Başbakan Gözal, ülkede yolsuzluğa son vermek için olsa gerek, yol yatırımlarına önem vermis. Yurtdışından alınan borçlarla pek çok otoyol inşaatına başlanmış. Devlete iş yapmak isteyen yükleniciler önce bir avan proje hazırlıyor, bu projeyi devletin ilgili birimine sunuyor, ön onay aldıktan sonra da uluslararası tanınmışlığı olan inşaat firmalarına tanıtıyormuş. Bu uluslararası inşaat şirketleri yurtdışından finansman sağlayabildikleri taktirde projeyi gerçekleştirmek amacıyla kurulacak olan ortak girişim şirketine katılabiliyorlarmış.
Oldukça büyük olan bu projelere yabancıların tek başına katılıp, ihalede başarılı olmaları ise neredeyse olanaksızmış. Zaten bu ihalelere ciddi ilgi duyan uluslararası şirketler de Yolsuzistan bürokrasisinde işlerini halledebilmek, duygusal sorunları aşabilmek için mutlaka bir Yolsuz ortak bulurlarmış.
Filmde bu işlerde oldukça uzmanlaşmış bir Altıntoprak şirketinin hikayesi anlatılıyordu. Şirketin adı Peska. Peska’yı kuran iki ortaktan biri hem Başbakan Gözal, hem de Altıntepe Belediye Başkanı Kudrettin Talan ile çok yakın ilişkiler içerisinde. Hatta Başbakan Gözal’ın şirkette %25 oranında gizli hissesi olduğu bile söyleniyor. Zaten Gözal’ın küçük oğlu da sık sık Peska’yı ziyaret ediyor.
Günün birinde adı Halim olan Peska’nın bu girişimci ortağı, Başbakan Gözal’ın geliştirdiği bu yeni iş modeline uygun bir yol projesi geliştiriyor. Altıntoprak’ın iyice artan trafik problemine çözüm getireceği iddiasıyla oluşturulan bu çalışmaya göre, iki kıtayı birleştiren ilk köprünün batı ucundan başlayan, kentin yedi tepesini tüneller ve çelikten inşa edilmiş viyadüklerle aşan ve Sematiye semtinde sona eren bir şehir içi otoyol inşa edilecek. Yolun ortasından da lastik tekerlekli bir hafif metro geçirilerek çevrecilerin ve komünistlerin gazı alınacak. Oldukça pahalı ve iyi tasarlanırsa yüklenici için çok karlı olacak bir proje!

◆ ◆ ◆

Sayfa alıntısında "Oldukça büyük olan" ile "Yolsuz ortak bulurlarmış." arasındaki bölümü, bu iki ifade de dahil, harfi harfine aynen yazın.

◆ ◆ ◆

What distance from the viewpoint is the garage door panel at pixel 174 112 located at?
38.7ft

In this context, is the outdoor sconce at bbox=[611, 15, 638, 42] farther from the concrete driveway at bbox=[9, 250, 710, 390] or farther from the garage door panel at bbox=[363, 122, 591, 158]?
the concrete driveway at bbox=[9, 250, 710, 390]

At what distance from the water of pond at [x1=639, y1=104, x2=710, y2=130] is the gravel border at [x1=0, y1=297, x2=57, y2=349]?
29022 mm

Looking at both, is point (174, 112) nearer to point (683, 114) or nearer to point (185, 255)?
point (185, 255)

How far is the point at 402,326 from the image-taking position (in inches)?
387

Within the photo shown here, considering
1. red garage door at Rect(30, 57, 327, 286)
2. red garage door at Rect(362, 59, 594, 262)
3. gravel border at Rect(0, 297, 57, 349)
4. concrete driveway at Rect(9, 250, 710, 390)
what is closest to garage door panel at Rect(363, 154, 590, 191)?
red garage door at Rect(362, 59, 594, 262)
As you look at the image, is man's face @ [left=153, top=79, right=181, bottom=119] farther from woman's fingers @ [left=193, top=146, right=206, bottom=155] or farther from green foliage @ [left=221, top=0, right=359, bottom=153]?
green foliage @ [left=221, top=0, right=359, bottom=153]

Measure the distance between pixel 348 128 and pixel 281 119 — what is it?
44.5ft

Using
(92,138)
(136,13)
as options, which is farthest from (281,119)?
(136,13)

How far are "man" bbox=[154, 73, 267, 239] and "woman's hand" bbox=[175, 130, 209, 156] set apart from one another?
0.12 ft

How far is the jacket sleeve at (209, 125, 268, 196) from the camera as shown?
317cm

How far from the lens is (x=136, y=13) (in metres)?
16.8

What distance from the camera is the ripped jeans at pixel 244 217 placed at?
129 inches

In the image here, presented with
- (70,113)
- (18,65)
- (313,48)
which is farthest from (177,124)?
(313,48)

◆ ◆ ◆

Çözüm:
Oldukça büyük olan bu projelere yabancıların tek başına katılıp, ihalede başarılı olmaları ise neredeyse olanaksızmış. Zaten bu ihalelere ciddi ilgi duyan uluslararası şirketler de Yolsuzistan bürokrasisinde işlerini halledebilmek, duygusal sorunları aşabilmek için mutlaka bir Yolsuz ortak bulurlarmış.